If XHB can regain the $110 level, perhaps it can make a push back toward the recent highs. On the downside, a break of the $103 area could usher in more weakness.
Options
Buying calls or call spreads may be one way to take advantage of a bounce. For those that aren’t feeling so bullish or who are looking for a deeper pullback, puts or put spreads could be one way to take advantage.
In either scenario, it may be advantageous to make sure they have adequate time until the option’s expiration. Remember, option buyers limit their risk to the price paid for the option.
To learn more about options, consider visiting the eToro Academy.

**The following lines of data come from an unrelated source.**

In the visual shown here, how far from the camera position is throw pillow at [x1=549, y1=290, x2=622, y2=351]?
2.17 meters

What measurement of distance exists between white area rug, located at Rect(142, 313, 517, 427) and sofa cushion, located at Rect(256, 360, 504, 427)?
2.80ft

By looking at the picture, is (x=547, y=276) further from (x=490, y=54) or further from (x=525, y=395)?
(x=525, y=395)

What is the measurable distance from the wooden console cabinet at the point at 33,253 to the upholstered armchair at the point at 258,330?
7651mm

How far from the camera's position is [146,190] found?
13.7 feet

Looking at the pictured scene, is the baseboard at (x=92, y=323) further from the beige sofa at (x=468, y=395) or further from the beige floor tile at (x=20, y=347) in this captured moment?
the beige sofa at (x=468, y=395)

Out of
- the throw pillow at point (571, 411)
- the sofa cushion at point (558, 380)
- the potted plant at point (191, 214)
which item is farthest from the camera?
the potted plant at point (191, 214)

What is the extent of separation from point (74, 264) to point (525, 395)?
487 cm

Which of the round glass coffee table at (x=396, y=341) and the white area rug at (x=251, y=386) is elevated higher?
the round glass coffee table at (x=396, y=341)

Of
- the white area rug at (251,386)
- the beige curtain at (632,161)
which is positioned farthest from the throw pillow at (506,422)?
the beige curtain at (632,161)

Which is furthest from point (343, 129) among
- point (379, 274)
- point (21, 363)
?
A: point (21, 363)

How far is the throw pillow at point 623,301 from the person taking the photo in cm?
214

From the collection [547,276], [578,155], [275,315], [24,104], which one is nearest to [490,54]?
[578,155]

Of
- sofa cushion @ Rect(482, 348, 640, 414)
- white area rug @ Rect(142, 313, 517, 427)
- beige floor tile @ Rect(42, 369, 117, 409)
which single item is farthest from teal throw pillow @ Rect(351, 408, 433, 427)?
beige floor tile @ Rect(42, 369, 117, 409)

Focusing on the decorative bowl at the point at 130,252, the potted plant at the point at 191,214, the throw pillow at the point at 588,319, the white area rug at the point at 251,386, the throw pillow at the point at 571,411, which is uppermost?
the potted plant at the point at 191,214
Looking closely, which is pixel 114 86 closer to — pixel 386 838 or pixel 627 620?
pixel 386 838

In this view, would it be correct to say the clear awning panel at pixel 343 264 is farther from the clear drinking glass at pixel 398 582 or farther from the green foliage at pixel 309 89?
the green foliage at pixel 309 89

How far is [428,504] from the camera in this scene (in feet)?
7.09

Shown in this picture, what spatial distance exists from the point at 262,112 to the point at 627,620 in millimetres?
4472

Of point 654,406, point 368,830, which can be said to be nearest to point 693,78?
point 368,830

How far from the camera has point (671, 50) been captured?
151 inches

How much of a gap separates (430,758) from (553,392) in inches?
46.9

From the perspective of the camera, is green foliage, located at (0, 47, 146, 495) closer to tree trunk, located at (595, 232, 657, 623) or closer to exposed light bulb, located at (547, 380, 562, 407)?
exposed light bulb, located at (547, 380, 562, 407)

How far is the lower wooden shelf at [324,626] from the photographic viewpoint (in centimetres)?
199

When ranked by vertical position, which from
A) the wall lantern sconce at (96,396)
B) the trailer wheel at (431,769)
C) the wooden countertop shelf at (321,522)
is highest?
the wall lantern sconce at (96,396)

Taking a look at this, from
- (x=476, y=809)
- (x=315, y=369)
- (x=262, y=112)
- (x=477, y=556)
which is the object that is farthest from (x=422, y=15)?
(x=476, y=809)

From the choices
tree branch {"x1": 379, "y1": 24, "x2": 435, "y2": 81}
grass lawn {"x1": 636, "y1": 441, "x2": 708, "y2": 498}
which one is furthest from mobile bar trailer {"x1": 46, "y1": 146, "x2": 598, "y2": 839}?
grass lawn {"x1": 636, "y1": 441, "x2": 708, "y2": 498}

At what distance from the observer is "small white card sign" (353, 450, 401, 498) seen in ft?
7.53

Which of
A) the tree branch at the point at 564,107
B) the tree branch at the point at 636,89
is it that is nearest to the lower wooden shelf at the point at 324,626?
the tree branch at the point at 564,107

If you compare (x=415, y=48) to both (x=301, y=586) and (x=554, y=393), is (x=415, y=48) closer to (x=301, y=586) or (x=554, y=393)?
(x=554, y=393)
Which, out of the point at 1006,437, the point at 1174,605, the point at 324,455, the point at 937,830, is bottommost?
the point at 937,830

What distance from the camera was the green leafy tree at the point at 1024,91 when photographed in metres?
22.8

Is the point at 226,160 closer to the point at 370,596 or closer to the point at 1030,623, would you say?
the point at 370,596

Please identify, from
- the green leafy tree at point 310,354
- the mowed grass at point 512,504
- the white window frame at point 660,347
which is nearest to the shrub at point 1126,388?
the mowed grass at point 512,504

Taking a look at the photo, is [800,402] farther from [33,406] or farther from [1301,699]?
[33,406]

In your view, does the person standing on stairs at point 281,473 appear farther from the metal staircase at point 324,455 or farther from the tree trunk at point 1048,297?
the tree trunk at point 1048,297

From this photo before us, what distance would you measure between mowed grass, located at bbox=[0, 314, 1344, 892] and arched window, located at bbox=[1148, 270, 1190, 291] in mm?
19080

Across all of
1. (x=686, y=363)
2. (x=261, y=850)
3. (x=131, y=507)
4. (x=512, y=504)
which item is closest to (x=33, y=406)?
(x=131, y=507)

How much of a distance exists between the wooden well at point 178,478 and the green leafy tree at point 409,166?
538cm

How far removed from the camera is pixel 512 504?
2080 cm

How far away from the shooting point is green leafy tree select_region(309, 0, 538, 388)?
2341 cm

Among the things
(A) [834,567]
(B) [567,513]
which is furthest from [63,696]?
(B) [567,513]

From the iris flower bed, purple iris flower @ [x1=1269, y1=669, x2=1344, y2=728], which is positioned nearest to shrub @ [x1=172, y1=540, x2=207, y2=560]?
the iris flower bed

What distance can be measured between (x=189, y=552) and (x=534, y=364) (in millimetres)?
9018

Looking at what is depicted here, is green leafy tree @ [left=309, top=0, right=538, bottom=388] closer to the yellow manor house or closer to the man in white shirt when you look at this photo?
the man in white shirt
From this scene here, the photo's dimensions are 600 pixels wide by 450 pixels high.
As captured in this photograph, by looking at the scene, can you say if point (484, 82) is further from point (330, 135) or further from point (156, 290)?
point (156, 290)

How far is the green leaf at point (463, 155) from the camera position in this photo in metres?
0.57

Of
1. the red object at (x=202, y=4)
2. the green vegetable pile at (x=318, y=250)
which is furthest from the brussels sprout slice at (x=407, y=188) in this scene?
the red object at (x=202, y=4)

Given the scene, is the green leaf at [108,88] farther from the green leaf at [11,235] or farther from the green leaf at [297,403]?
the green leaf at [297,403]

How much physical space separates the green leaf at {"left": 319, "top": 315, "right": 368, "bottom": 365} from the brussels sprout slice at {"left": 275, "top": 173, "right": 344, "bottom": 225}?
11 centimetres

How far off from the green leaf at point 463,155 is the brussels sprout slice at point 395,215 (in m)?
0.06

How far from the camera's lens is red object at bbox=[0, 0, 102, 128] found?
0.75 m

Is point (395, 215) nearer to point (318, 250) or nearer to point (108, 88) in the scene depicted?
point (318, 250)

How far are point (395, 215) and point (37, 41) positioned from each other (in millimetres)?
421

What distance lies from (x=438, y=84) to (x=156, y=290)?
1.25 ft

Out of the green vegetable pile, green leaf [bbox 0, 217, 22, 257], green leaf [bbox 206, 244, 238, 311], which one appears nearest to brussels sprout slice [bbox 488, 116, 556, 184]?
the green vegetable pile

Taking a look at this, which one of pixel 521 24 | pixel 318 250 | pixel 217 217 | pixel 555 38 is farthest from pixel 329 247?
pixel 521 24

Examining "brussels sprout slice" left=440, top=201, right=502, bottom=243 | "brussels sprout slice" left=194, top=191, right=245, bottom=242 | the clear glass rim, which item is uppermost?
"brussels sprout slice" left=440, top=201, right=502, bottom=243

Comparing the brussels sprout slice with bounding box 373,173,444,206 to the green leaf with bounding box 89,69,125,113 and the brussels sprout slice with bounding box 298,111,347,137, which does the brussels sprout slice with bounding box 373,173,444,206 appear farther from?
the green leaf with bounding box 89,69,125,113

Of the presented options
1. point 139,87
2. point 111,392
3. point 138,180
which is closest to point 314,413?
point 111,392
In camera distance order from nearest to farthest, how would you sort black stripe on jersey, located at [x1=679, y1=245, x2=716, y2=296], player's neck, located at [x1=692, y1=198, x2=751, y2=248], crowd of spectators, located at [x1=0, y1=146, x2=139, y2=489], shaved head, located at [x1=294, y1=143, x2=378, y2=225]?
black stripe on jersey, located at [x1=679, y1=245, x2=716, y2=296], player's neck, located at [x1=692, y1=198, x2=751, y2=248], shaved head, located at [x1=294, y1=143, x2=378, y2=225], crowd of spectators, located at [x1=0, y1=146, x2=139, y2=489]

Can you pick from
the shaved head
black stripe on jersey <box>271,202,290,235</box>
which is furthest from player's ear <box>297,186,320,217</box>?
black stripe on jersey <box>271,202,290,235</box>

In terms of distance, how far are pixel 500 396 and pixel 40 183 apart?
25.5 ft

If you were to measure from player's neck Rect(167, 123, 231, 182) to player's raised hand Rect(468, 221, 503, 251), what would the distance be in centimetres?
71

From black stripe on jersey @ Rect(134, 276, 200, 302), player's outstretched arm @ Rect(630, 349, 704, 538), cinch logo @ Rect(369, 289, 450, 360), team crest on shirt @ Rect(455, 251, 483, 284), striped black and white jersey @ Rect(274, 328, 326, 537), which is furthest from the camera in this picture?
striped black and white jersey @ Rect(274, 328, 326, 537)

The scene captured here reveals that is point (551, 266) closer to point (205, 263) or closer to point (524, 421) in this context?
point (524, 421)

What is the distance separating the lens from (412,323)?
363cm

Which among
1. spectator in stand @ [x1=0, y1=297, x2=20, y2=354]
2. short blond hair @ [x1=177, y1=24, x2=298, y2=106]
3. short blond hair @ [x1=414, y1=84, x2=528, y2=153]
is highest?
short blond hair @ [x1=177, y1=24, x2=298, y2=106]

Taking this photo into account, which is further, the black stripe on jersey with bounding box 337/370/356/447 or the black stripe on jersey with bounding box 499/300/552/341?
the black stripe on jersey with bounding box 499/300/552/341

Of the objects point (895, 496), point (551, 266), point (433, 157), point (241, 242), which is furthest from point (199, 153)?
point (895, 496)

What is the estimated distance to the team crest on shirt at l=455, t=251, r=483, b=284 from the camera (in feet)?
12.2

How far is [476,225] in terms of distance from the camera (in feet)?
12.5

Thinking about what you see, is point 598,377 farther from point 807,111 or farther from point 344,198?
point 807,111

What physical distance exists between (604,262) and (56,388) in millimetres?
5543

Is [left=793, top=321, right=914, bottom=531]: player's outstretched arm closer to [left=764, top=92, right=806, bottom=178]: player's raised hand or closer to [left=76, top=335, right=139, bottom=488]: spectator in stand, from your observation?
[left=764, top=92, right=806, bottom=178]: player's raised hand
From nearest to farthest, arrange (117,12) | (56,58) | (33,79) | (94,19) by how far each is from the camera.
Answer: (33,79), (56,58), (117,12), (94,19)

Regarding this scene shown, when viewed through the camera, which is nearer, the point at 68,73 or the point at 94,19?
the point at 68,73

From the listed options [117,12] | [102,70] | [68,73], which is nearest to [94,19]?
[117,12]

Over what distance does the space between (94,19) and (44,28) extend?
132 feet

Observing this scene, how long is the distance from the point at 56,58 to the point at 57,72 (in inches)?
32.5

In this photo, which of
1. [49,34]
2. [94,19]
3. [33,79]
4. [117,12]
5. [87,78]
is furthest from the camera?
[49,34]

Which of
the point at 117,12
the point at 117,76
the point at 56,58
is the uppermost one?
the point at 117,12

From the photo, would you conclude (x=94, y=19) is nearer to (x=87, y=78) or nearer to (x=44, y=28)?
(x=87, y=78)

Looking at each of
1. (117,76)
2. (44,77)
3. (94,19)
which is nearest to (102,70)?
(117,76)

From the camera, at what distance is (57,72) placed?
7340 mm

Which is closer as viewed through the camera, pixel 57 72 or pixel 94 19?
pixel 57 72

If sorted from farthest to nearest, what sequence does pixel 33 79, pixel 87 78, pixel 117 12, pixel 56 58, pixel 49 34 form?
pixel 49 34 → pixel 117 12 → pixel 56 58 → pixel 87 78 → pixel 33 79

What Wall Street is watching
SHOP — Shares of Shopify are ripping higher this morning after the company beat on earnings and revenue expectations for Q2. Sales climbed 21.3% year over year, while Gross Merchandise Volume (GMV) increased 22% to $67.2 billion.
DIS — Disney stock is basically flat this morning despite solid quarterly results. Earnings of $1.39 a share easily topped expectations for $1.19 per share, while revenue of $23.16 billion grew 3.7% year over year and topped estimates by $70 million. CEO Bob Iger noted that the company “achieved profitability across our combined streaming businesses for the first time and a quarter ahead of our previous guidance.”
BTC — Bitcoin rebounded on Tuesday, climbing 3.7% and closing back above $56,000. Given that it dipped below $50,000 at one point this week, BTC was able to close more than 12% above its recent low and is attempting to rebound even further today, up 2% at the time of this writing.
Disclaimer:
Please note that due to market volatility, some of the prices may have already been reached and scenarios played out.